Se é verdade que a existência destes eventos em Portugal não é nova, há algo que está a mudar: “Vamos ter, no futuro, maior frequência e intensidade destes fenómenos extremos”, o que “resulta das alterações climáticas”, explica Filipe Duarte Santos, Presidente do Conselho Nacional do Ambiente e do Desenvolvimento Sustentável (CNADS).
Portanto, “temos de fazer um planeamento urbano que mitigue e minimize efeitos adversos”, acrescenta o especialista. Mas ainda antes de se aplicarem medidas de adaptação às alterações climáticas é preciso conhecer a fundo o território, incluindo as suas diferentes características e vulnerabilidades.
Um país, diferentes desafios
Se Portugal é pequeno em dimensão, isso não quer dizer que sinta os efeitos da mudança climática de forma homogénea.
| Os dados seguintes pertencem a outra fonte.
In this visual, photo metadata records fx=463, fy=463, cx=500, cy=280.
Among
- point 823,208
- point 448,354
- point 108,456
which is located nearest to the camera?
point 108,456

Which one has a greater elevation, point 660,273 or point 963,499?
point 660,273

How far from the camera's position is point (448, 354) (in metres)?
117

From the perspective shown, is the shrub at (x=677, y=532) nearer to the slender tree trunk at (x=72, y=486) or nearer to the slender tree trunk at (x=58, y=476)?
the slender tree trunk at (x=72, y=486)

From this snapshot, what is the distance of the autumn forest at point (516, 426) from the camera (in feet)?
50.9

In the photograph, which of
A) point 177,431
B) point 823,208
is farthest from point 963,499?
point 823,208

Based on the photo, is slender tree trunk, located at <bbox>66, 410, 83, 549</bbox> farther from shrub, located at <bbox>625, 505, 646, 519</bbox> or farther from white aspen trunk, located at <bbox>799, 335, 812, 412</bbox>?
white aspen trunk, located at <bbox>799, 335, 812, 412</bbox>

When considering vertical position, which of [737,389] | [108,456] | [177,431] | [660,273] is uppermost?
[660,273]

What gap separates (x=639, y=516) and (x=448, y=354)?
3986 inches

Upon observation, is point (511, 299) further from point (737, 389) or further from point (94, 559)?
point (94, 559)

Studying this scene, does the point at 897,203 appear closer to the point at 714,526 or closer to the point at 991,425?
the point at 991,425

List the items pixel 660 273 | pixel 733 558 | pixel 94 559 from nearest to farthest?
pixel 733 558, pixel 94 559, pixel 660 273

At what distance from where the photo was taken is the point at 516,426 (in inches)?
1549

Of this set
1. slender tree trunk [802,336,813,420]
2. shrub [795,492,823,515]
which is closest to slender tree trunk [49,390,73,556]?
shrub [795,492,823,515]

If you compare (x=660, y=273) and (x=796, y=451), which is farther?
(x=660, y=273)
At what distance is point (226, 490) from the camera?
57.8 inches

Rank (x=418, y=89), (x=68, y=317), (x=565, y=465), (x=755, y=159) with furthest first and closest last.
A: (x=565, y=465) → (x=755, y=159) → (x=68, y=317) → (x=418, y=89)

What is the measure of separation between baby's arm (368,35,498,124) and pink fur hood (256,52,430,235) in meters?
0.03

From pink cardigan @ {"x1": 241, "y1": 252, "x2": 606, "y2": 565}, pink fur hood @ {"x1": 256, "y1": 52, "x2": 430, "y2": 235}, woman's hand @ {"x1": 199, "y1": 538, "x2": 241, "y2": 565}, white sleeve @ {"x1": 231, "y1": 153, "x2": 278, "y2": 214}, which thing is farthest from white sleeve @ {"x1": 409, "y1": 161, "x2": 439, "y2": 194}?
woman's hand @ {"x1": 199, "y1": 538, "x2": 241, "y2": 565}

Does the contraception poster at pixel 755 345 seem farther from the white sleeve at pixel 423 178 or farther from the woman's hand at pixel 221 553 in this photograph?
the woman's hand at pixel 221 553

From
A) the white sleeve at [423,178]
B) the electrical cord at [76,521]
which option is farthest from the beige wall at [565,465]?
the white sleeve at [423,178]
Como explica Maria José Roxo, “uma medida que é muito boa para mitigar ou adaptar no Norte pode ser um profundo erro no Sul. O ordenamento do território e a adaptação à mudança climática implicam conhecer o território nas suas componentes física e humana”, para se estudarem soluções específicas.
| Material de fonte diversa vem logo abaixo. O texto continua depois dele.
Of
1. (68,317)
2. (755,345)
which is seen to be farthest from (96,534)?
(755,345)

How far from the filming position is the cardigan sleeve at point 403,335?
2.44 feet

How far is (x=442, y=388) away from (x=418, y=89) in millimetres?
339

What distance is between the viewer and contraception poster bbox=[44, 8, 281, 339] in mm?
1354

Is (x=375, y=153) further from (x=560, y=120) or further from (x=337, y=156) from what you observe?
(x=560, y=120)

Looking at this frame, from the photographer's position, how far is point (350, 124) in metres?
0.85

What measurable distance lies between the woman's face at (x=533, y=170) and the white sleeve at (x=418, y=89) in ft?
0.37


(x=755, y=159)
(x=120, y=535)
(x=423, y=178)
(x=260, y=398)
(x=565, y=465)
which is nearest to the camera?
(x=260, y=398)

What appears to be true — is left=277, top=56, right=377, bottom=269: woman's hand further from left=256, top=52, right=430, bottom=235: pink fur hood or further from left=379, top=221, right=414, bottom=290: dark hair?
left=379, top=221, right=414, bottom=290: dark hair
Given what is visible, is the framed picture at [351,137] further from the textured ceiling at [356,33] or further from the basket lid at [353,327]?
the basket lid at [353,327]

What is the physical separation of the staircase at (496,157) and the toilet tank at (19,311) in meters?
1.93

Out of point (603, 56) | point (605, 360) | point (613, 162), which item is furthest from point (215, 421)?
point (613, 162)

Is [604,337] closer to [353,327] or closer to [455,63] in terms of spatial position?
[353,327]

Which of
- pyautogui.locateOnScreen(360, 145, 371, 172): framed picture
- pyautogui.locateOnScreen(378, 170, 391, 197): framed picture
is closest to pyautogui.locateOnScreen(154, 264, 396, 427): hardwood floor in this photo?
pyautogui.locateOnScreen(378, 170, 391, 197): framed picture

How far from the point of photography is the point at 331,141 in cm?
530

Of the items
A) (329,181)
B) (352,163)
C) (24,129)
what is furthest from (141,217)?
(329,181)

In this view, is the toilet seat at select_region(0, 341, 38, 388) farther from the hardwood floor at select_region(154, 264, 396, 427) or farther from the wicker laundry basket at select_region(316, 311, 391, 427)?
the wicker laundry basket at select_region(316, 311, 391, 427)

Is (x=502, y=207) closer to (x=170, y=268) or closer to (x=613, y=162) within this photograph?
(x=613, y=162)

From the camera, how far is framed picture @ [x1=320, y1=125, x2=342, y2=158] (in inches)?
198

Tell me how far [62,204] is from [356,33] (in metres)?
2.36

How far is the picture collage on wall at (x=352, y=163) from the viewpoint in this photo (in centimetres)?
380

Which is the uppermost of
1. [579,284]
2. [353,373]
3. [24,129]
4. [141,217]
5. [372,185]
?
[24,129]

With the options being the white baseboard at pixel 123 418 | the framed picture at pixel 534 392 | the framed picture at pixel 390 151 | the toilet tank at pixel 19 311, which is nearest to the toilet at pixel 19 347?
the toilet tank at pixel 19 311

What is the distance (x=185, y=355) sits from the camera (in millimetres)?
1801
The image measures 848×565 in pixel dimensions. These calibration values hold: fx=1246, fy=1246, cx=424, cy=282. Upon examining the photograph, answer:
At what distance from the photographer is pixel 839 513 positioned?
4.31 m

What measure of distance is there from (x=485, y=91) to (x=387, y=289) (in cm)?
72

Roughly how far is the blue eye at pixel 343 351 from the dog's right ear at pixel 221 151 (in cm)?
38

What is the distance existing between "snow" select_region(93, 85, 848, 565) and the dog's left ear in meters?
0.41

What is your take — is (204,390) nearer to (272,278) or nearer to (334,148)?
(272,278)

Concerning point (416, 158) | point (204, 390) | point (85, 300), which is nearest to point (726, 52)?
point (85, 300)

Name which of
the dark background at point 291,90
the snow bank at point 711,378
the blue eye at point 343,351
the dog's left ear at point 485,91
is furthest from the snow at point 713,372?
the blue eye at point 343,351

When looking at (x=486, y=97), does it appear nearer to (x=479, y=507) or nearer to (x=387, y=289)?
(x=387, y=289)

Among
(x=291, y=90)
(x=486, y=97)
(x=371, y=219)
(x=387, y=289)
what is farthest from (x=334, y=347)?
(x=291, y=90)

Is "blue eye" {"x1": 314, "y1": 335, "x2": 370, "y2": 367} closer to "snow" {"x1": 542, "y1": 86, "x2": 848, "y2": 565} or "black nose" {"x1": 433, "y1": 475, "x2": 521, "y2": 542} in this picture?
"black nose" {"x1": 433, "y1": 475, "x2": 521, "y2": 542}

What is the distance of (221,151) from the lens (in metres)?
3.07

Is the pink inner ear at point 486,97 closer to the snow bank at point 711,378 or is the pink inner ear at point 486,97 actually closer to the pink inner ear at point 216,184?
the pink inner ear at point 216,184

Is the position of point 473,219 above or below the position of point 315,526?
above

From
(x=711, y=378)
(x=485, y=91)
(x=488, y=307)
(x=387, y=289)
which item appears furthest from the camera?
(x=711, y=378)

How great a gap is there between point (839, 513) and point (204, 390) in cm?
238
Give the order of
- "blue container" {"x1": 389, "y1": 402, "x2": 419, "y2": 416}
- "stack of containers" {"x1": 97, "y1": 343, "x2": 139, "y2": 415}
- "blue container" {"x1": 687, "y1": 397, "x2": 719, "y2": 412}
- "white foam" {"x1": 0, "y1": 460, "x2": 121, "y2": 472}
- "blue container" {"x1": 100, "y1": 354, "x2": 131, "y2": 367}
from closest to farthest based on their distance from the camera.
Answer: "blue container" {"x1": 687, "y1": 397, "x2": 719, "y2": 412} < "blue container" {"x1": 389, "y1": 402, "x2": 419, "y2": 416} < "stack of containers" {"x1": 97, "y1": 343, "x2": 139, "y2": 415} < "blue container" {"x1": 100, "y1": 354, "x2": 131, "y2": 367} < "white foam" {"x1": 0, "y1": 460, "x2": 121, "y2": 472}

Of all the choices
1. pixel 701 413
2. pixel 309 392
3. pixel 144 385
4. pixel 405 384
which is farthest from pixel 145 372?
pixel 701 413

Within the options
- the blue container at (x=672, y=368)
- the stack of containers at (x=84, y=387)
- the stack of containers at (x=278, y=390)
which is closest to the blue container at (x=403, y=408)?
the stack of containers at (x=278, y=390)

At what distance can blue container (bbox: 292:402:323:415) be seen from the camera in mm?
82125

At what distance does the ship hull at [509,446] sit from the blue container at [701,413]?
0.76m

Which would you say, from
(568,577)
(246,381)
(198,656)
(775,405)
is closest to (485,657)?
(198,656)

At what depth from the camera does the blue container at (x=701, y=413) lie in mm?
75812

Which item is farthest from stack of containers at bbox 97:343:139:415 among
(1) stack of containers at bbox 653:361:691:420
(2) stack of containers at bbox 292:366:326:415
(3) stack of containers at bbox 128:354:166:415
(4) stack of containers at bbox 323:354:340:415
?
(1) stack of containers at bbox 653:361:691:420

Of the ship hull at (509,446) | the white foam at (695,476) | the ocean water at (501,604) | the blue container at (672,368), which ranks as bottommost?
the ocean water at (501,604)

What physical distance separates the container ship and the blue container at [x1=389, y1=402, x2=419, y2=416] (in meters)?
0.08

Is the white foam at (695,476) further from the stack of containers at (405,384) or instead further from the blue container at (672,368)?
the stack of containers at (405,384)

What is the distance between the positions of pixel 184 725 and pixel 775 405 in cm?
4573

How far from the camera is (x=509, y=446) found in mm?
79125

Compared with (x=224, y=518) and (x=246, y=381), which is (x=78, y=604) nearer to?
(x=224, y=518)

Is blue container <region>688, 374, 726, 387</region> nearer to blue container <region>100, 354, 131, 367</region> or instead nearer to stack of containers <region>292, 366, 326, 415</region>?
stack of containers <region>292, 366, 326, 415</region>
É justamente esse trabalho que o Green Deal Going Local Handbook está a tentar fazer, orientando decisores regionais e locais na implementação do Pacto Ecológico Europeu. De acordo com este guia do Comité das Regiões Europeu, Portugal divide-se em três áreas climáticas onde se enfrentarão – e onde já se enfrentam – grandes desafios.
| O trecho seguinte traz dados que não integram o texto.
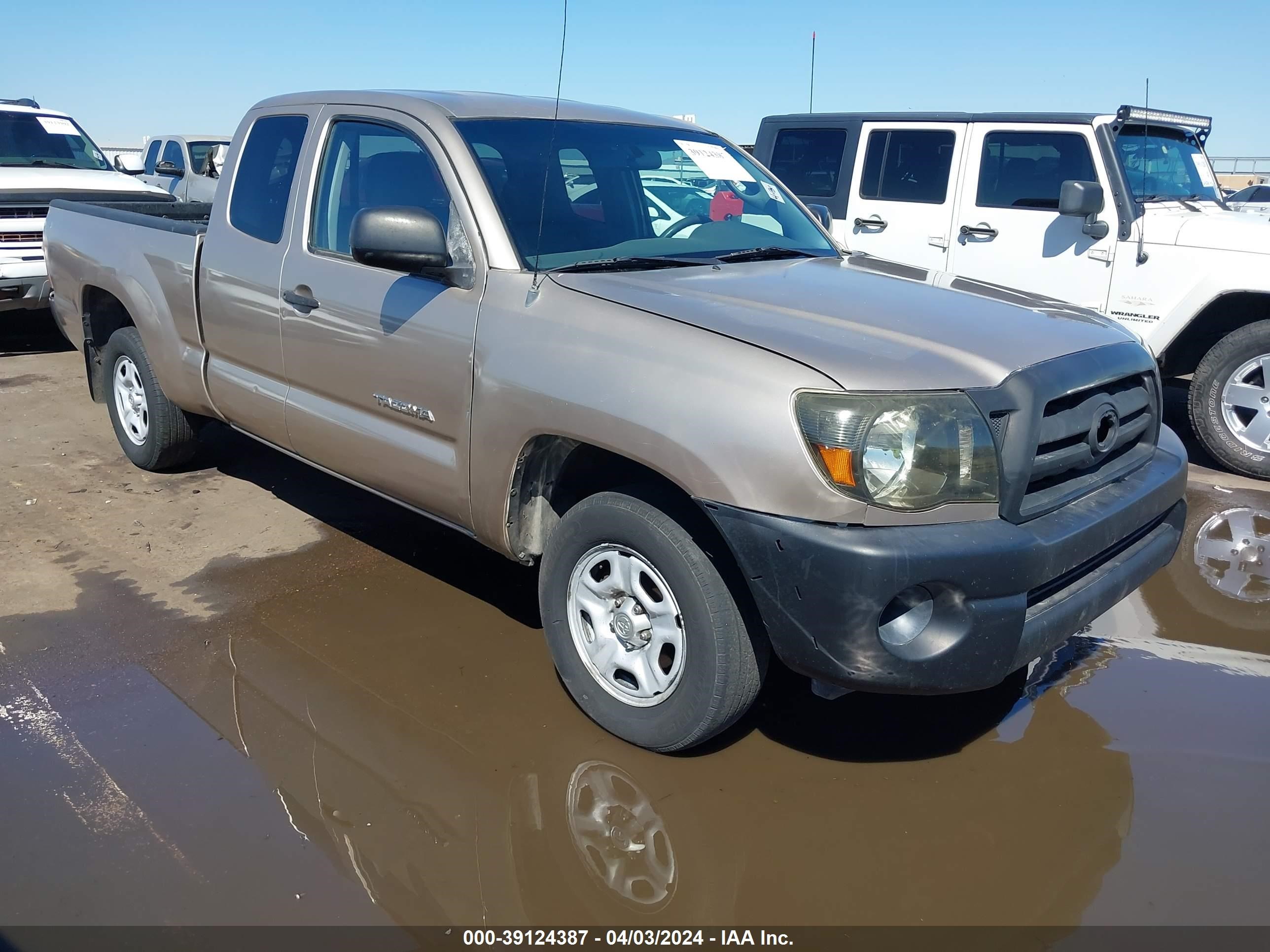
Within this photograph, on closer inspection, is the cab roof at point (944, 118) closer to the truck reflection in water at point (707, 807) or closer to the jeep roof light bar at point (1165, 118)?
the jeep roof light bar at point (1165, 118)

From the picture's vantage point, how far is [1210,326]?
6.35m

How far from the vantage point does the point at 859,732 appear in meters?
3.23

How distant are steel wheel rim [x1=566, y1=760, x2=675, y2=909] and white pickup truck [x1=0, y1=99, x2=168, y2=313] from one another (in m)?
5.92

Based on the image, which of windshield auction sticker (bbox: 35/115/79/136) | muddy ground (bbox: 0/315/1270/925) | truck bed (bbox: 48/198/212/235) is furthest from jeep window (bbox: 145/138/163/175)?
muddy ground (bbox: 0/315/1270/925)

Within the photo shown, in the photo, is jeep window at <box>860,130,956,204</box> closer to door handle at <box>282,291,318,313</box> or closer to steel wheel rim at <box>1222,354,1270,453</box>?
steel wheel rim at <box>1222,354,1270,453</box>

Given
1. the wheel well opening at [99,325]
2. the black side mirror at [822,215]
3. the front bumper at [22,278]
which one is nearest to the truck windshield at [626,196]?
the black side mirror at [822,215]

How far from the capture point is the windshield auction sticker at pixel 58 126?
33.0 feet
Comecemos pela região mediterrânica. Aqui, espera-se que as temperaturas excedam a média europeia e que as on- das de calor e as secas se tornem mais habituais e prolongadas, de acordo com o guia. Estão assim reunidas as condições para a escassez de água e consequente competição pelos recursos hídricos, bem como para a propagação de incêndios florestais. O aumento das temperaturas também leva à disseminação de espécies de fauna e flora invasoras que ameaçam a biodiversidade existente.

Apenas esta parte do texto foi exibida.